The Justice Ministry called on its regional branches to get approval from the central office before applying the controversial law on foreign agents.
The move was prompted after the Saratov branch issued a warning to a local nongovernmental organization that the central office considered “not fully lawful,” Vedomosti reported Monday, citing Vladimir Titov, head of the ministry’s department on NGOs.
The warning, issued to No to Alcoholism and Drug Addiction in December, marked the first time the ministry had attempted to apply the law, which obliges any organization receiving foreign grants and engaging in political activity to register as a “foreign agent.”
The ministry’s Saratov branch reportedly demanded documentation on where the NGO had got monetary donations in 2011, before the law came into effect.
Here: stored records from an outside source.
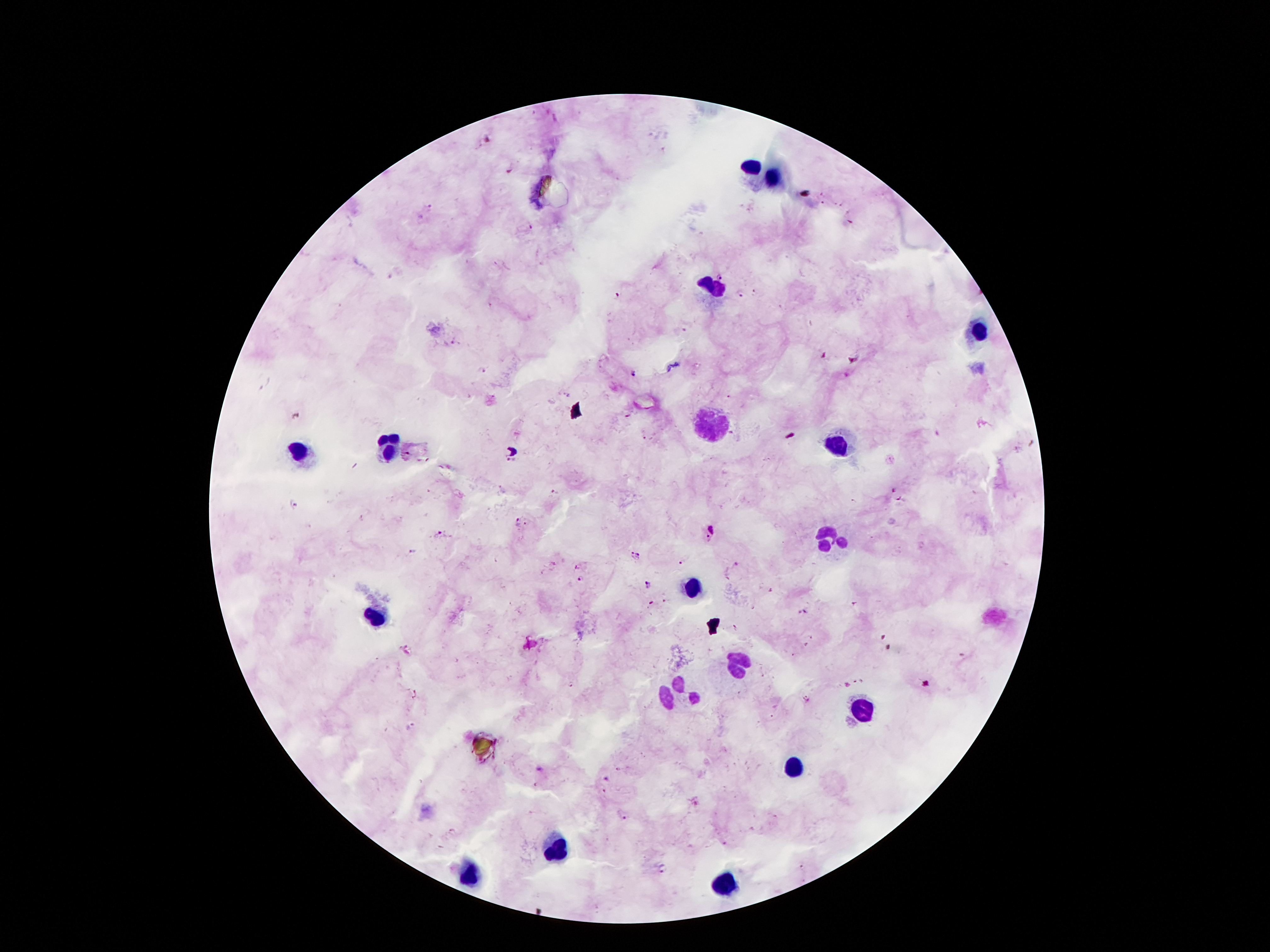

Approximate centers as [x, y] in pixels.
Malaria parasites: [720, 278], [741, 291], [616, 296], [483, 370], [634, 372], [294, 418], [512, 461], [893, 489], [898, 498], [294, 503], [517, 523], [527, 524], [710, 533], [441, 534], [411, 552], [635, 555], [681, 562], [577, 566], [582, 579], [649, 585], [664, 601], [651, 603], [623, 815].

Summary:
  - Leukocyte locations: [752, 167], [773, 180], [711, 287], [984, 334], [705, 424], [388, 444], [838, 445], [302, 453], [832, 537], [692, 585], [377, 617], [734, 661], [678, 691], [864, 707], [795, 766], [556, 849], [470, 875], [724, 884]
  - Field of view: one from this slide
  - Stain: Giemsa
  - Patient malaria status: infected with Plasmodium falciparum
  - Magnification: 100x
  - Preparation: thick blood film
  - Capture: smartphone through the microscope eyepiece
  - Image size: 1270×952 pixels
Report the malaria status of this cell.
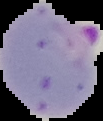

Parasitized.

{
  "image_size": "103×121 pixels",
  "image_type": "segmented cell region on a black background",
  "preparation": "thin blood film"
}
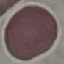
Summary:
  - Malaria status: uninfected
  - Preparation: thin blood film
  - Capture: smartphone through the microscope eyepiece
  - Stain: Giemsa
  - Image type: cell patch, automatically extracted from a larger field of view and resized to 64 × 64 pixels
Report the malaria status of this cell.
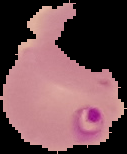
Parasitized.

preparation = thin blood smear
image size = 127×154 pixels
image type = cell region segmented out of the field of view; surrounding area masked to black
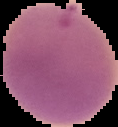
preparation = thin blood film
image size = 118×127 pixels
image type = cell region segmented out of the field of view; surrounding area masked to black
result = malaria parasites detected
The NGO filed a complaint over the matter.
The ministry’s central office responded with a letter saying that the “foreign agent” law was not retroactively applicable and that the warning had not been issued in connection with the foreign agent law but another law requiring organizations to disclose the sources of their funding.
Justice Minister Alexander Konovalov said earlier that the ministry would not participate in determining the sources of NGOs’ funding, saying the task should be left up to agencies that deal with financial monitoring.
The law, which came into force in November, was met with a great deal of criticism and mockery for what many saw as a blatant display of political repression and a return to Cold War antics.
The law also sparked many protests and prompted some NGOs, including the Moscow Helsinki Group, to cease taking foreign grants.